Articulistas

O fim do Carnaval

Marcondes Serotini
| Tempo de leitura: 3 min

Dava desespero quando a banda entoava o frevo "Vassourinha", anunciando que aquele bloco de músicas estava por acabar. Como o frevo estava no fim, pelo menos naquele momento, a loucura era imperativa para que rodássemos o salão, aproveitando os últimos segundos de folia. Isto porque não sabíamos o que fazer no intervalo. Éramos crianças a fim de jogar confete e serpentina nos amigos e nas meninas. Ficar parado não estava no programa e nem água dava vontade de tomar. O envolvimento era total, ainda mais quando formamos uma escola de samba, com desfile no Carnaval de rua da cidade, onde todos participavam compulsoriamente, sem pestanejar. O ritmo do salão dependia da banda. Quando era hora de Máscara Negra, a Estrela Dalva, arrastávamos o pé com calma, para depois explodir de alegria guiados por um frevo ou pela marchinha de sucesso daquele ano, que podia ser do Sílvio Santos ou do Chacrinha. Minha geração ainda conseguiu ver algumas marchinhas nascerem para sempre, que é o que acontece com marchinhas de carnaval que "colam".

Com o tempo, os sambas-enredo ganharam espaço, os mais velhos foram se retirando dos carnavais junto com os ranchos e marchinhas, para que o samba-reggae, o axé e os modismos finalmente encham o salão de ritmo, balanço e juventude.
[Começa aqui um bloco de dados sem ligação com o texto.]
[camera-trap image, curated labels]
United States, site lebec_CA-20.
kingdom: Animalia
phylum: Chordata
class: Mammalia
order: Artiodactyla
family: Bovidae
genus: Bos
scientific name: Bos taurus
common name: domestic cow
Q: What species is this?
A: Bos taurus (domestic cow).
Isso não significa que o Carnaval acabou, só porque a velha-guarda se retirou um pouco da folia. Assim como o samba, cujo velório foi adiado várias vezes - sine die -, o formato do Carnaval varia como os tempos, como as evoluções irreversíveis e maciças, que não perguntam se pode ou não, nem pedem passagem, como um cordão, um bloco ou uma escola de samba. Se é o mercado e não as rádios que comandam as ações, isto é sinal dos tempos e do capitalismo de mercado voraz. Assim como sabemos que a profissionalização dos desfiles da Sapucaí, sambódromo e apoteoses são exigências e fruto da influência polarizante das redes de TV, que fazem deste produto um filão polpudo para seus patrocínios e receitas. O que falar do futebol então? Perderam a magia o Carnaval e o futebol? Claro que não. O samba se esqueceu de Nélson Cavaquinho ou de Cartola? Nunca. Pelo contrário. Acho que grandes notas estão sendo levadas a público sobre os pais do samba e dos fundadores daquilo que existe hoje. Assim como o movimento ecológico não tem mais volta, porque não se concebe atirar uma embalagem ou lixo na rua pela janela de um carro, como acontecia há bem pouco tempo.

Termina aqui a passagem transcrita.